- [AUFGABEN]
1. Beantworten Sie anhand der Rezension die folgenden Fragen:
(a) In welchem Verlag und in welchem Jahr ist das besprochene Buch erschienen?
(b) Welchen Angriff vermutete das Radiopublikum laut der Rezension bei Vostells Aktionshörspiel?
(c) In wie viele Kapitel gliedert Wodianka ihre Auseinandersetzung mit intermedialen Radiophänomenen?
2. Schreiben Sie aus der Rezension den Abschnitt von „Bielefeld: transcript 2018.“ bis einschließlich „mehr rechnen dürfen.“ wortgetreu ab.

- [EXTRAHIERTER TEXT]
>>>
Bettina Wodianka: Radio als Hör-Spiel-Raum. Medienreflexion – Störung – Künstlerische Intervention.

Bielefeld: transcript 2018. ISBN: 978-3-8376-4046-5. 432 S., Preis: € 44,99.

Autor/innen

  • Christine Ehardt

Abstract

Wolf Vostells Aktionshörspiel Rebellion der Verneinung. Eine akustische dé-coll/age zur Schärfung des Bewußtseins über Kultur, Kunst und Revolution erregte Ende der 1960er-Jahre so viel Aufmerksamkeit, dass die Polizei zur Kalmierung des besorgten Radiopublikums (das einen realen Angriff revolutionärer Kräfte auf den Hessischen Rundfunk vermutete) ausrücken musste. Eine Resonanz, mit der Sendungsverantwortliche heute wohl kaum mehr rechnen dürfen.

Hören soll stören! Bettina Wodianka lotet in ihrem Dissertationsprojekt "Radio als Hör-Spiel-Raum", das nun als Buch im transcript Verlag vorliegt, radiophone Grenzgänge aus, die sich als produktive Störimpulse im normierenden Radiofluss mit seinem Zwang zur 'Selbstähnlichkeit'[1] präsentieren. Die zentrale Position ihrer formästhetischen Untersuchung markanter Radiokunstprojekte, vor allem der 1960er- und 1970er-Jahre, nimmt dabei das Prinzip der Störung in der Kommunikation zwischen Sender und Empfänger ein, das die Autorin entlang einer Diskursgeschichte radiophoner Kunst auslotet und als wichtiges Mittel für innovative Hörspielarbeit herausarbeitet. Solche Störungen "unterminieren angestammte Rezeptionsweisen, was sich irritierend und störend auf den Rezeptionsakt" (S. 375) auswirkt. Ihre lesenswerte Auseinandersetzung mit intermedialen Radiophänomenen unterteilt Wodianka in fünf Kapitel, die zugleich eine Entwicklungsgeschichte des Hörspiels im Rundfunk nachzeichnen und in Analysen der sprach- und gesellschaftskritischen Arbeiten von Wolf Vostell, Mauricio Kagel, Gerhard Rühm und Rolf Dieter Brinkmann münden. Verbindendes Element dieser Auswahl an Hörspielarbeiten findet sie im Gestaltungsverfahren der Collage und einer selbst- und medienreflexiven Zugangsweise zum Diskursraum Radio.
<<<
[Aufgaben zum visuell-räumlichen Denken]
>>>
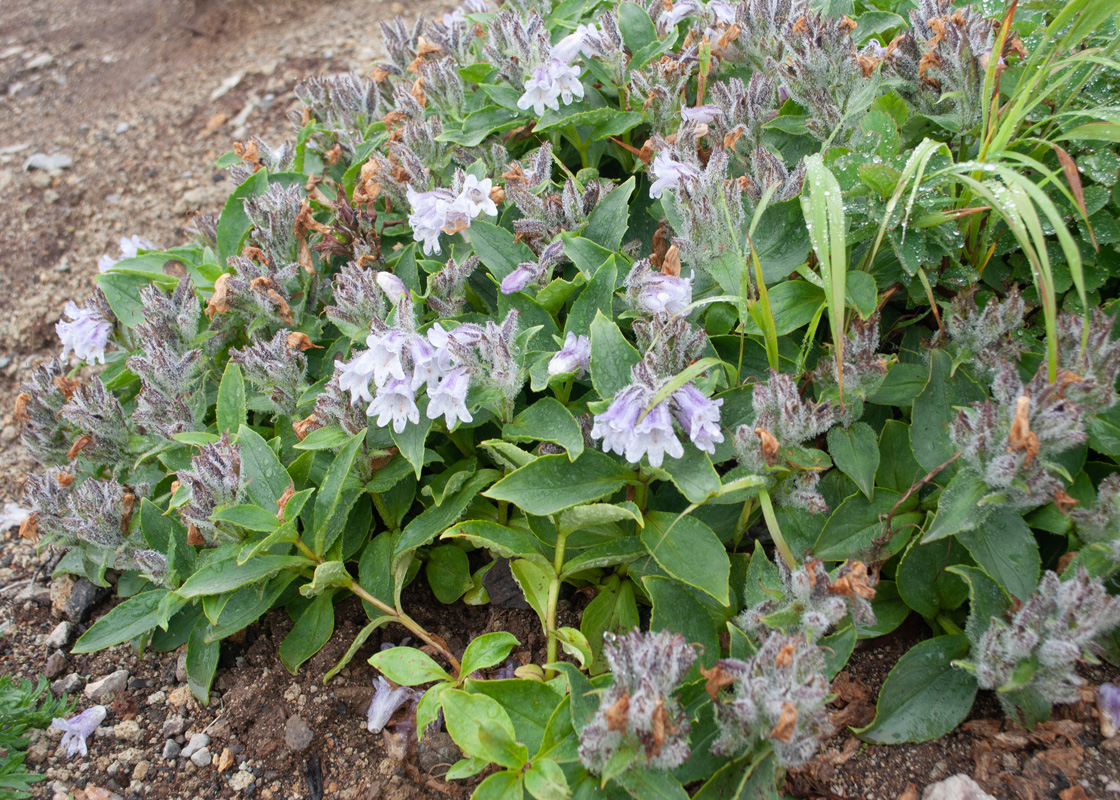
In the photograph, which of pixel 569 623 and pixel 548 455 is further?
pixel 569 623

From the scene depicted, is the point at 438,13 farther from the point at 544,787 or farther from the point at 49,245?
the point at 544,787

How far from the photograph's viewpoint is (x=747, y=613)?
206 cm

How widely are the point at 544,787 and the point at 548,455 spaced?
2.66ft

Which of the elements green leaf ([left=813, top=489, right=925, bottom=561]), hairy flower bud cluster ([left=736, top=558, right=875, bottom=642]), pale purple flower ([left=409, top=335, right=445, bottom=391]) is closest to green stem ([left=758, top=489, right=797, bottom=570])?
hairy flower bud cluster ([left=736, top=558, right=875, bottom=642])

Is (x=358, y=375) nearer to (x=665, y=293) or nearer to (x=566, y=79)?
(x=665, y=293)

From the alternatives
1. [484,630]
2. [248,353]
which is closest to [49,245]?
[248,353]

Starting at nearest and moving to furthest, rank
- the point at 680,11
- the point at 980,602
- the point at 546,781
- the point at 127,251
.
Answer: the point at 546,781 < the point at 980,602 < the point at 680,11 < the point at 127,251

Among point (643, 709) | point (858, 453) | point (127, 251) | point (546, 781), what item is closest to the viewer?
point (643, 709)

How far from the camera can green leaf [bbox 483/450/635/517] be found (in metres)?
2.10

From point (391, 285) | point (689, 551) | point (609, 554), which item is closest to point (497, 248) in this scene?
point (391, 285)

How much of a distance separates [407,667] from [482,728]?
0.46 meters

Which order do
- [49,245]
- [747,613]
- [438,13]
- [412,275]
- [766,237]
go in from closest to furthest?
[747,613] → [766,237] → [412,275] → [49,245] → [438,13]

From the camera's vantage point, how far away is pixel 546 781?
1.79 m

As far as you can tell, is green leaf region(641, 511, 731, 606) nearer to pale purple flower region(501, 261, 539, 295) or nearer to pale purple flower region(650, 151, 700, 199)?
pale purple flower region(501, 261, 539, 295)
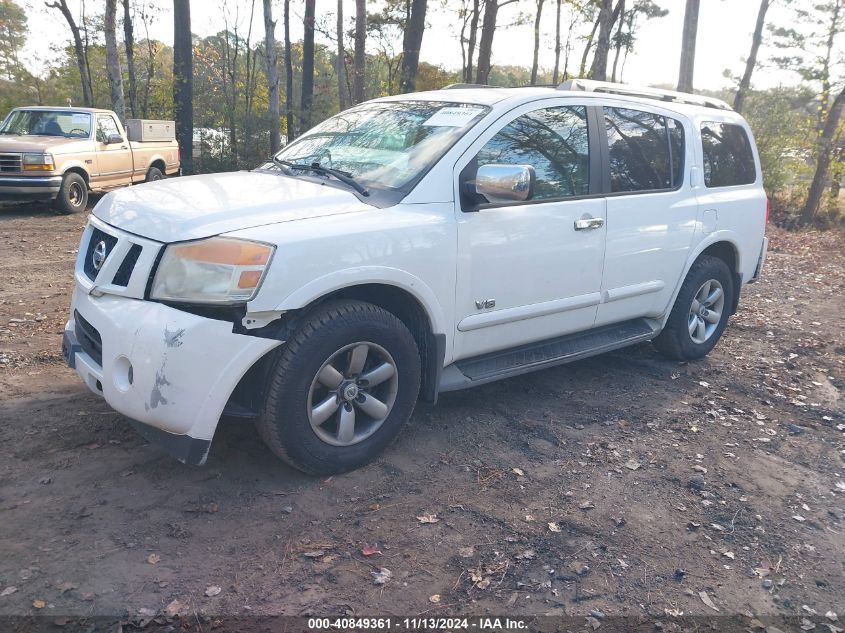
<<<
- [VOLLSTÄNDIGE LÖSUNGEN]
1.
(a) Im transcript Verlag, 2018.
(b) Einen realen Angriff revolutionärer Kräfte auf den Hessischen Rundfunk.
(c) In fünf Kapitel.

2.
Bielefeld: transcript 2018. ISBN: 978-3-8376-4046-5. 432 S., Preis: € 44,99.

Autor/innen

  • Christine Ehardt

Abstract

Wolf Vostells Aktionshörspiel Rebellion der Verneinung. Eine akustische dé-coll/age zur Schärfung des Bewußtseins über Kultur, Kunst und Revolution erregte Ende der 1960er-Jahre so viel Aufmerksamkeit, dass die Polizei zur Kalmierung des besorgten Radiopublikums (das einen realen Angriff revolutionärer Kräfte auf den Hessischen Rundfunk vermutete) ausrücken musste. Eine Resonanz, mit der Sendungsverantwortliche heute wohl kaum mehr rechnen dürfen.